Q:                                    Why is the Holding Company Being Formed  in Delaware?

 

A:                                   We are forming a holding company in Delaware for the following reasons:

 

                  Predictability, Flexibility and Responsiveness of Delaware Law to Corporate Needs. For many years, Delaware has followed a policy of encouraging incorporation in that state and has adopted comprehensive, modern and flexible corporate laws, which are updated regularly to meet changing business needs. As a result of this deliberate policy to provide a hospitable climate for corporate development, many major public corporations have chosen Delaware for their domicile. In addition, the Delaware courts have developed considerable expertise in dealing with corporate issues relating to public companies. Thus, a substantial body of case law has developed construing Delaware corporate law and establishing legal principles and policies regarding publicly-held Delaware corporations. We believe that, for these reasons, Delaware law will provide greater legal predictability with respect to our corporate legal matters than we have under Colorado law. We will, however, continue to operate our current airline business as a Colorado corporation and a subsidiary of Frontier Holdings.

 

                  Additional Benefits of Using a Holding Company Structure. We believe that reincorporating in Delaware is more appropriately accomplished by creating a holding company in Delaware. A direct reincorporation in Delaware without the creation of a holding company structure would have required Frontier to merge into a new Delaware corporation, as a result of which Frontier could not continue as a Colorado corporation. In addition, the direct incorporation method had the disadvantage of requiring a substantially greater number of consents from third parties. By preserving the corporate existence of Frontier after the reorganization, we avoid the potentially costly and burdensome process of obtaining these consents.

 



 

Q:                                    How does this become approved by shareholders and what will be discussed with them?

 

A:                                   Our special meeting will tentatively be held on March 27, 2006.  At the meeting, shareholders will be asked to approve the merger agreement relating to the reorganization proposal.  We do not know of any matters other than the reorganization proposal that may come before the meeting.

 

Q:                                    What will happen to my stock?

 

A:                                   If the reorganization proposal is approved, your shares of common stock of Frontier Airlines will automatically convert into the same number of shares of common stock of Frontier Holdings. As a result, you will become a stockholder of Frontier Holdings and will own the same number and percentage of shares of Frontier Holdings common stock that you now own of Frontier common stock. We expect that Frontier Holdings common stock will be listed on the NASDAQ National Market under the same symbol “FRNT” as Frontier Airlines currently has.

 

Q:                                    How will being a Frontier Holdings stockholder be different from being a Frontier shareholder?

 

A:                                   After the reorganization, you will own the same number and percentage of shares of Frontier Holdings common stock that you owned of Frontier Airlines common stock immediately prior to the reorganization.  However, you will own shares of a holding company that owns our airline business, instead of owning our airline business directly.  In addition, as a stockholder of Frontier Holdings, your rights will be governed by Delaware corporate law and the charter documents of the Delaware corporation.

 

Q:                                    Will the management or the business of the company change as a result of the reorganization?

 

A:                                   No. The management and business of our company will remain the same after the reorganization.

Task set ▸
1) List each question that the Frontier reorganization Q&A asks.
2) From the Frontier reorganization Q&A, quote the passage starting with "Q:                                    What will" and going on through "Airlines currently has.".

Recorded information ▸
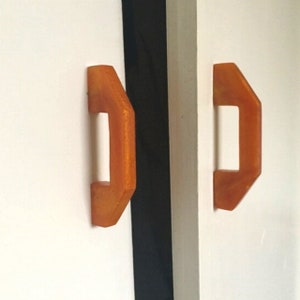 May include: Two orange cabinet door handles with a geometric shape.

Answers below ▸
1)
- Why is the Holding Company Being Formed in Delaware?
- How does this become approved by shareholders and what will be discussed with them?
- What will happen to my stock?
- How will being a Frontier Holdings stockholder be different from being a Frontier shareholder?
- Will the management or the business of the company change as a result of the reorganization?

2)
Q:                                    What will happen to my stock?

 

A:                                   If the reorganization proposal is approved, your shares of common stock of Frontier Airlines will automatically convert into the same number of shares of common stock of Frontier Holdings. As a result, you will become a stockholder of Frontier Holdings and will own the same number and percentage of shares of Frontier Holdings common stock that you now own of Frontier common stock. We expect that Frontier Holdings common stock will be listed on the NASDAQ National Market under the same symbol “FRNT” as Frontier Airlines currently has.